Chowdhury told Al Jazeera that his properties were purchased with funds earned by his legitimate businesses in the UK, the UAE and America, and that he is the victim of a political witch-hunt.
This is not the first time Saifuzzaman's huge wealth has come to the fore.
Bangladesh's interim government has already approached the United Kingdom to help probe the overseas wealth of allies of Hasina, with particular focus on identifying the source of funds used to pay for a UK property portfolio worth £150mn owned by Saifuzzaman.
The government is also investigating whether Hasina's regime diverted around $17 billion overseas from the country's banking system, Bangladesh Bank Governor Ahsan H Mansur was quoted by Financial Times in a recent report.
Transparency International UK earlier this year cited the British real estate portfolio owned by companies linked to former land minister Saifuzzaman Chowdhury as an example of "unexplained wealth".

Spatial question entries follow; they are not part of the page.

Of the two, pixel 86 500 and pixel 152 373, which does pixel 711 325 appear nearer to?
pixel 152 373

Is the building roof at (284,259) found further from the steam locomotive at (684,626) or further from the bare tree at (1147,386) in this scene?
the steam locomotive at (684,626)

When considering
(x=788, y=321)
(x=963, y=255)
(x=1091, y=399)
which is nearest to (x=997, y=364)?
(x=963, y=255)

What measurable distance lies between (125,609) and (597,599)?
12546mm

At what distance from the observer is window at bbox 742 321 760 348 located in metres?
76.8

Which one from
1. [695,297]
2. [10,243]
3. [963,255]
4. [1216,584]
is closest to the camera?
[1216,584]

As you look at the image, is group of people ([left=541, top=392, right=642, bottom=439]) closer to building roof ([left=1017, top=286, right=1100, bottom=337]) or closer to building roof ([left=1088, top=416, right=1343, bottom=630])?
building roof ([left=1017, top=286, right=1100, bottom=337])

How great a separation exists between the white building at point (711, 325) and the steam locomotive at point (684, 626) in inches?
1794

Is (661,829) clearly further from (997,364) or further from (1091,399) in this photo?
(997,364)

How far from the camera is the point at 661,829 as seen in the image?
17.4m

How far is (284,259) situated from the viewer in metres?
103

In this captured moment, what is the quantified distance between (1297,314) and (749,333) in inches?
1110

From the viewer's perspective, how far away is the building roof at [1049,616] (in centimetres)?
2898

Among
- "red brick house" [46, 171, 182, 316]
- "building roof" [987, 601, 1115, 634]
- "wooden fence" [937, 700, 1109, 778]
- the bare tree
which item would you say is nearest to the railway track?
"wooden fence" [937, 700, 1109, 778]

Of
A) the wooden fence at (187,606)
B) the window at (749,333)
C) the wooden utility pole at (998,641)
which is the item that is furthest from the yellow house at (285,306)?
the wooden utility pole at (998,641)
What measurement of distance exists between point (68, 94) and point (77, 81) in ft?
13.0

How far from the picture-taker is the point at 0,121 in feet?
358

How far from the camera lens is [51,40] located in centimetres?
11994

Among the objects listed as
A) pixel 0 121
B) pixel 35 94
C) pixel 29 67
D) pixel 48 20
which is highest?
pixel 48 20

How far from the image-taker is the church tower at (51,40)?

The Financial Times reviewed the HM Land Registry and UK Companies House records and found that entities controlled by Chowdhury acquired at least 280 properties for more than £150mn.
It found that the bulk of the properties were acquired between 2019 and 2022, with Chowdhury's tenure as land minister starting from 2019.
The properties include the freehold to the listed Emerson Bainbridge House in Fitzrovia, central London, 61 properties in Tower Hamlets, east London, and the site of a Co-op supermarket in Bristol.
The financing of the UK property purchases are unclear, although the companies have registered charges at Companies House, indicating the use of mortgage debt, the Financial Times reported today.
Chowdhury's lawyer Ajmalul Hossain KC told the Financial Times that his client had "nothing to hide" and denied he had stolen anything.
In a press conference earlier this year, Chowdhury also said his overseas assets came from international business interests.
Earlier this year, Bloomberg News reported that Saifuzzaman Chowdhury has built up a UK real estate empire of more than 350 properties worth over Tk2,000 crore. The Bloomberg reports also suggest the former minister's involvement in investments in Manhattan, US, further adding to the scrutiny surrounding his financial portfolio.
The Anti-Corruption Commission (ACC) last month launched an investigation against Saifuzzaman over the alleged acquisition of illegal assets worth crores of taka through irregularities and corruption.
The ACC also sought information on stock market investments by the former land minister and his family members as part of its ongoing investigation.